== TEXT EXCERPT ==
However, Gill, in combination with Guo in view of Hanagandi, teaches the limitations:
performing a nonlinear operation on the output of the convolution layer to generate intermediate activation data; (Gill, [0133] “Forming a repeated convolutional application layer through one or more sub-layers may provide additional benefits in implementations of repeated convolution-based attention modules (including parallel repeated convolution-based attention modules as described below). For example, each sub-layer may enable the implementation to further add complexity and/or non-linearity to the module.”) and providing the intermediate activation data as an input to a second convolution layer in the elastic bottleneck block. (Gill, [0117] “the attention module output may be produced and provided as input to a subsequent repeated convolution-based attention module for further processing.” [0118] “… for applying the attention module output to a remaining neural network processing layer. In some embodiments, the remaining neural network processing layer may include one or more convolutional application layer(s), pooling layer(s), non-linearity layer(s), ….”)
Accordingly, at the effective filing date, it would have been prima facie obvious to one ordinarily skilled in the art to modify the combination of Guo and Hanagandi to incorporate the repeated convolution-based attention module as taught by Gill. One would have been motivated to make such a combination in order to utilizes a simplified structure that can be implemented in resource constrained environments, including systems with constrained processing resources, memory resources, networking resources, or the like. Doing so would enable improved performance on edge devices that are constrained by such computational resources (Gill [0031]& [0042]).
Regarding Original Claim 5, Guo in view of Hanagandi teaches the elements of claim 1 as outlined above.
Guo in view of Hanagandi does not appear to explicitly suggest:
wherein the number of loops does not change an input size or an output size of the elastic bottleneck block
However, Gill, in combination with Guo in view of Hanagandi, teaches the limitation:
wherein the number of loops does not change an input size or an output size of the elastic bottleneck block. (Gill, [0172] “In some such embodiments, the attention input data object remains unchanged. As such, computing resources are spared by executing the initial convolutional application layer only once, and augmenting the results with the output of each iteration of the repeated convolutional application layers.”)

== TASK REQUIREMENTS ==
From the claim rejection text above, return everything from "Accordingly, at the" down to "(Gill [0031]& [0042])." with every word copied unchanged.

== DATASET EXTRACT ==

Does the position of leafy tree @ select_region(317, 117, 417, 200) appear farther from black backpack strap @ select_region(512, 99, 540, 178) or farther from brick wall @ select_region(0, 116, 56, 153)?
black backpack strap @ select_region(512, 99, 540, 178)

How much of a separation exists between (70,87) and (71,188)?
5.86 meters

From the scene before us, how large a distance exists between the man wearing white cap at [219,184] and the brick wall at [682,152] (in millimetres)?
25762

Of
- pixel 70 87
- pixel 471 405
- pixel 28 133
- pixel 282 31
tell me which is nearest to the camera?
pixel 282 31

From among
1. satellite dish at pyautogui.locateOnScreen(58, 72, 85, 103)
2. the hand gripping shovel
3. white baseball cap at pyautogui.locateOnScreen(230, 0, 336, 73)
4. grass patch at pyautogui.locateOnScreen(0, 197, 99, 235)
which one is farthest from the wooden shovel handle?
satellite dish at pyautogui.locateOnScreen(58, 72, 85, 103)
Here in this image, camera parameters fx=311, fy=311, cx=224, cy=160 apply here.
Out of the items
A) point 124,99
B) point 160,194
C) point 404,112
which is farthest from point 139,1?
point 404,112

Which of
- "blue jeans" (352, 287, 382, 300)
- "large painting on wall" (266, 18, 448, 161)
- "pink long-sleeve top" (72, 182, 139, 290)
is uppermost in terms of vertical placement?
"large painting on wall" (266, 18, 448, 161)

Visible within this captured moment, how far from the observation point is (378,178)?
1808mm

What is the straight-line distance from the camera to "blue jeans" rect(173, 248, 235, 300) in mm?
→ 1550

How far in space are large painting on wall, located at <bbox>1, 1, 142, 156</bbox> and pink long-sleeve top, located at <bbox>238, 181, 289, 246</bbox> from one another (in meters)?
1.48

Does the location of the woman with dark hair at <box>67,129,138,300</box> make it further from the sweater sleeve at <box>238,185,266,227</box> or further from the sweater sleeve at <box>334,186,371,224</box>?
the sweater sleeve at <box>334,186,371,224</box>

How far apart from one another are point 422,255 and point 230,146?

== REPLY ==
Accordingly, at the effective filing date, it would have been prima facie obvious to one ordinarily skilled in the art to modify the combination of Guo and Hanagandi to incorporate the repeated convolution-based attention module as taught by Gill. One would have been motivated to make such a combination in order to utilizes a simplified structure that can be implemented in resource constrained environments, including systems with constrained processing resources, memory resources, networking resources, or the like. Doing so would enable improved performance on edge devices that are constrained by such computational resources (Gill [0031]& [0042]).